"Enhanced Ad Privacy." That's the technology that, unless switched off, allows websites to target the user with adverts tuned to their online activities
This was overwhelming rejected by everyone, including Microsoft, Mozilla, Safari, and others. It's universally disliked, and Google knows this, but they intentionally know they're abusing their monopoly to push anti-consumer bullshit.
I think I'll just invite Google to come get my dna, set up cameras everywhere, and install a microchip in my brain. Then I can be done with this slow-walk of privacy invasion.
In Chrome, start at the three dots in the upper-right corner and go to Settings > Privacy and Security > Ad privacy. (Or just type
chrome://settings/adPrivacy into your address field.) The ad privacy page lets you turn off Chrome's targeted ads.
A few years ago, I switched from Firefox to Chrome. A few months ago, I switched back to Firefox. Chrome is rolling out changes which are completely unacceptable, such as making adblockers impossible, and using my private browsing history for their own ads.
Everyone talks about Firefox. And that's cause Firefox is good and hands down the best. But I've been using Vivaldi which is chromium based for years.
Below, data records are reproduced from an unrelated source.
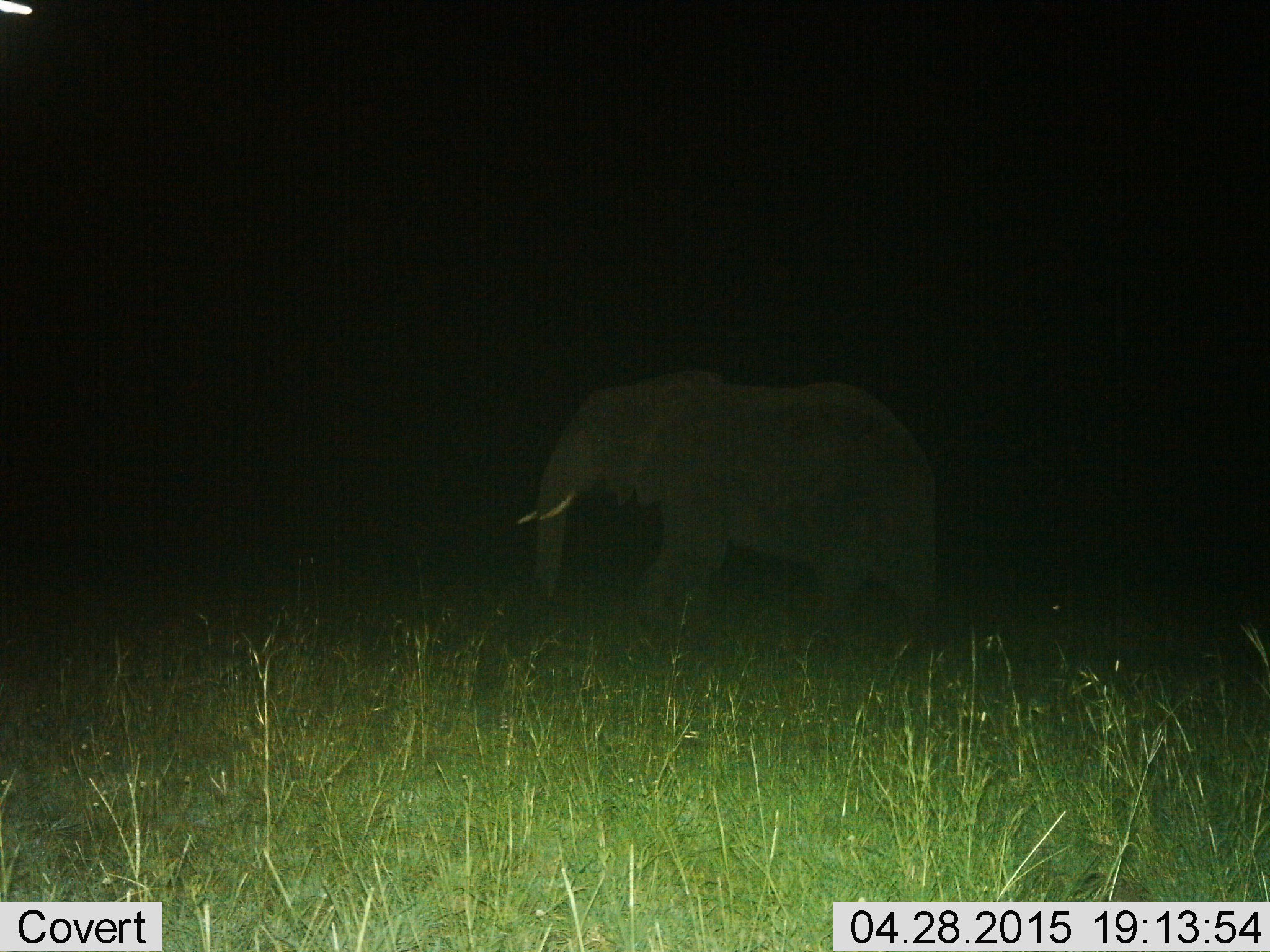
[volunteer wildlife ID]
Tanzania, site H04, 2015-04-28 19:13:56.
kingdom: Animalia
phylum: Chordata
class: Mammalia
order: Proboscidea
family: Elephantidae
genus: Loxodonta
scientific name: Loxodonta africana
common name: african bush elephant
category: elephant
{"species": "elephant (african bush elephant) (Loxodonta africana)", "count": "1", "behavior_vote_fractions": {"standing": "10%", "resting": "0%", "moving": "90%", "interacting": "0%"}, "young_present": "0%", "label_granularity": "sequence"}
Anyone have any opinion on Vivaldi?
Damn advertisers are finally gonna realize how fucking lonely I am is keeping me from being a better consumer and has me resenting capitalism and they'll work to change my sad life, right?
Privatize the profits, socialize the losses, isolate the losers. Got it.
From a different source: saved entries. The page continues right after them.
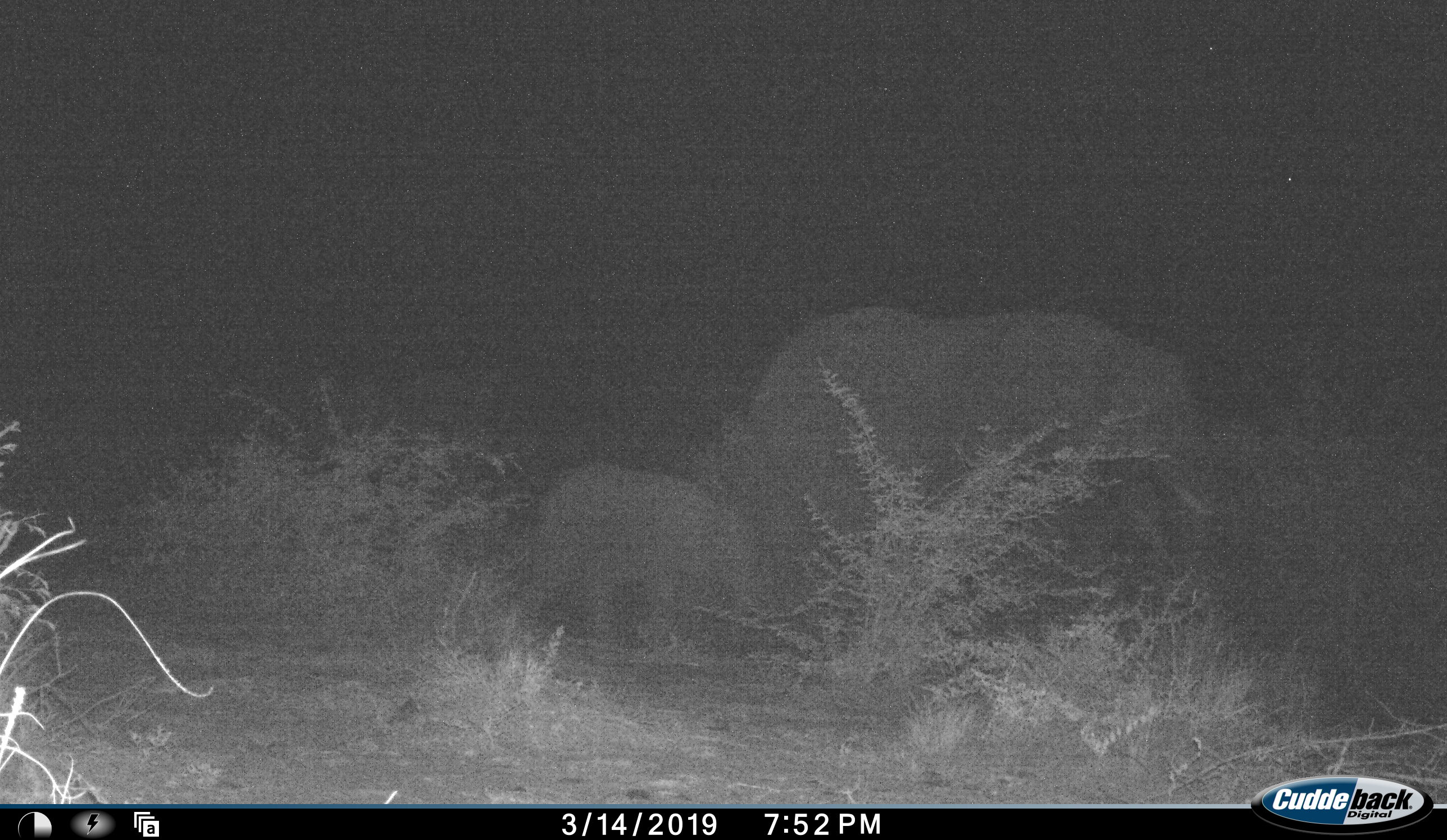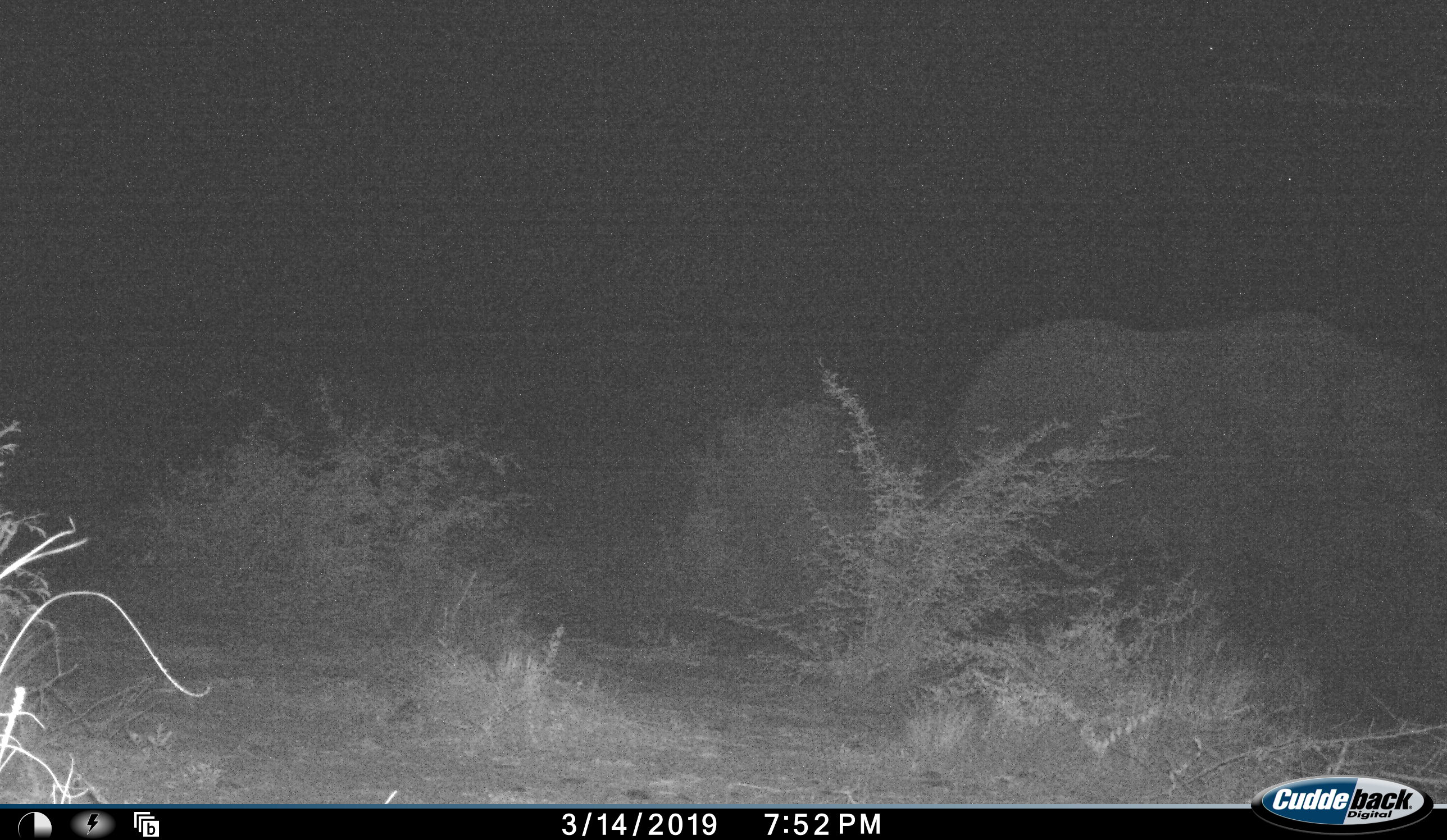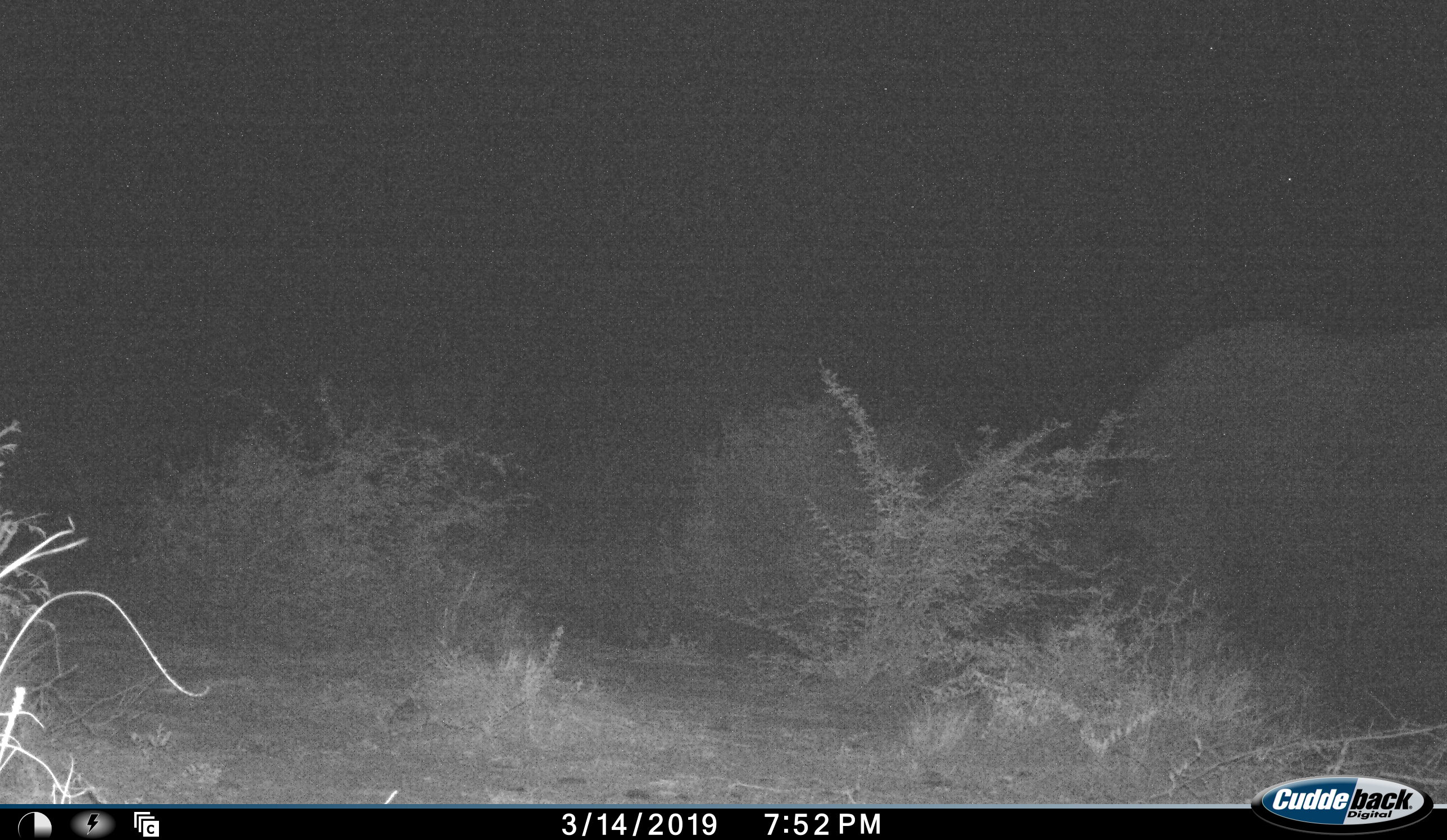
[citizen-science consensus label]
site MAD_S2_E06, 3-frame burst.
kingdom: Animalia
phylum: Chordata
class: Mammalia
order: Proboscidea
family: Elephantidae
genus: Loxodonta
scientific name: Loxodonta africana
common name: african bush elephant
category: elephant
Elephant (african bush elephant) (Loxodonta africana), count 2. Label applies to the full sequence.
FYI, while this is a terrible move, it does not allow advertisers to see your browsing history like you said. Google looks into your history, the advertiser gives them ads and Google serves the ads to the users they think will like it. The advertiser never sees any of your data. Ironically, Google's advertising system is the safest compared to systems like Meta's.
My ad " you like thick women, Stoicism and band tees? well do we have a goth girl for you, limited item sold, not responsible for broken car windows or torched house, all purchases are final.
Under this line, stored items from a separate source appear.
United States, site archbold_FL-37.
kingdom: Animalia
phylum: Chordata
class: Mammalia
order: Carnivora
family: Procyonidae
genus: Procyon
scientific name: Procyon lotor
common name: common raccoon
Someone needs to make an extension that googles random stuff all the time and floods ones history with so much background noise that the history becomes useless.
I've mostly been using the chromium-based Brave Browser which is Chrome without the advertising engine plus a built-in adblocker. Requires going through the settings once to enable that. There's a very decent android-only browser that does much the same, called Bromite. (Brave has a mobile version but Bromite is developed from scratch for Android, and is stable & supported).
I see a lot of people mentioning that you should just switch to Firefox, but if you're doing that because of privacy, you will not be off that much better by doing just that - unless you fiddle with the settings and get a custom user.js, such as this one, that properly hardens it and a few extenstions, such as Decentraleyes, Cookie Auto Delete or ClearURLs.
But it can get annoying, so instead I'd recommend giving LibreWolf a try. From my experience it works pretty much out of the box, and for the few settings that may be annoying to you they have a quick guide about how to disable them.
But even better than that, I'd recommend giving Mullvad Browser a try. It's basically a clear-net version of Tor Browser, and so far I haven't heard anything negative about them. I also really like their idea about pairing a VPN service (that's optional) with a browser, so now you have exactly the same browser fingerprint as any other user using the same VPN (as long as you don't add any extensions), which will make you more resistant even to the more advanced fingerprinting techniques, since there's basically no way how to tell all of the users of the VPN apart. Some more info and reasoning, along with more recommendations, can be found at https://www.privacyguides.org/en/desktop-browsers/#mullvad-browser
I've recently started using Mullvad, and was using LibreWolf as my daily browser, so now I'm switching between them randomly. I do run into issued from time to time, mostly because of 3rd party requests or auto-deleted cookies when leaving a domain, which can break some kind of cross-site flows. But whenever there's an issue, I just quickly fire up Brave to do that one task. But all things considered it's an amazing experience, so I do recommend giving some of them a try.